A Folha de S. Paulo publicou ontem, 28/07, artigo de José Vicente Ferraz, engenheiro-agrônomo e diretor técnico da Informa Economics FNP, com o título “Maior desafio é produzir mais alimentos com o menor custo”. Se a importância do acesso aos alimentos pela população de baixa renda é indiscutível, é preciso ter cautela na afirmação do título, para que o argumento não vire um tranpolim para iniciativas não sustentáveis.

Em tempos de Rio +20 e discussões sobre economia verde, os dois eixos devem caminhar entrelaçados: a sustentabilidade na produção e no consumo e o direcionamento da nova economia para a redução da pobreza. Do contrário, há o perigo de se cair em discursos vazios como o de empresas produtoras de organismos geneticamente modificados, que defendem suas sementes como uma forma de aumentar a produção e fazer chegar alimento aos menos favorecidos. A produção de transgênicos no mundo cresce anualmente – só a soja já passou dos 260 milhões de toneladas por ano – o que não significou fornecimento de alimentos para as populações pobres do mundo. Está aí a fome na Somália como exemplo.

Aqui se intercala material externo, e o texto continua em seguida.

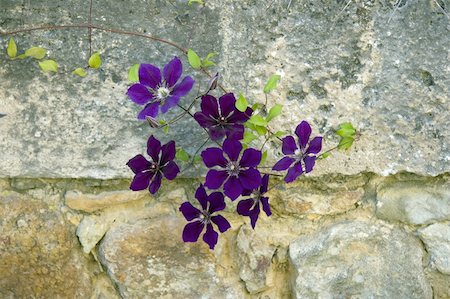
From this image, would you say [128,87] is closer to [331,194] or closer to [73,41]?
[73,41]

Outro ponto que gera preocupação no artigo é em relação às soluções apontadas para o aumento da produção, como a intensificação da irrigação. Sabe-se que hoje, quase 70% da água doce utilizada em atividades humanas no planeta é destinada à agricultura – uso que muitas vezes acarreta escassez justamente para populações mais pobres. Daí a importância do fator sustentabilidade no contexto da produção de alimentos: não adianta produzir mais gerando passivos ambientais que não só comprometem os recursos naturais como acabam ameaçando, em primeiro lugar, os pobres que teoricamente se espera ajudar.

Vale questionar também o leque de soluções tecnológicas indicadas no artigo. Os OGMs, por exemplo, carregam consigo uma série de questionamentos, que vão desde o princípio da precaução até questões como o impacto de estratégias como sementes estéreis para os pequenos produtores. A discussão é longa e conhecida e não cabe detalhá-la aqui (mas vale dar uma olhada na Página 22). A questão é que existem outras formas de se aumentar a quantidade de alimentos disponíveis para consumo, como atuando no desperdício ao longo da cadeia de produção e consumo, que segundo a ONU gira em torno de 1,3 bilhão de toneladas por ano.

As verdades absolutas, típicas das iniciativas do século XX, não combinam com os preceitos da sustentabilidade, que procura olhar para a complexidade da relação entre sociedade e natureza. A economia verde, que estará em discussão na Rio +20, em maio de 2012, deve primar por soluções inteligentes, que nem sempre passam por inovações tecnológicas de alto custo, mas por outros tipos de inovação. Das mais singelas, como o melhor aproveitamento dos alimentos, passando por iniciativas de produção de alimentos no espaço urbano, até a adoção de novos modelos como os sistemas agroflorestais. Inovação, criatividade e uma boa dose de perspectiva socioambiental são fundamentais para a construção de uma economia verde e justa.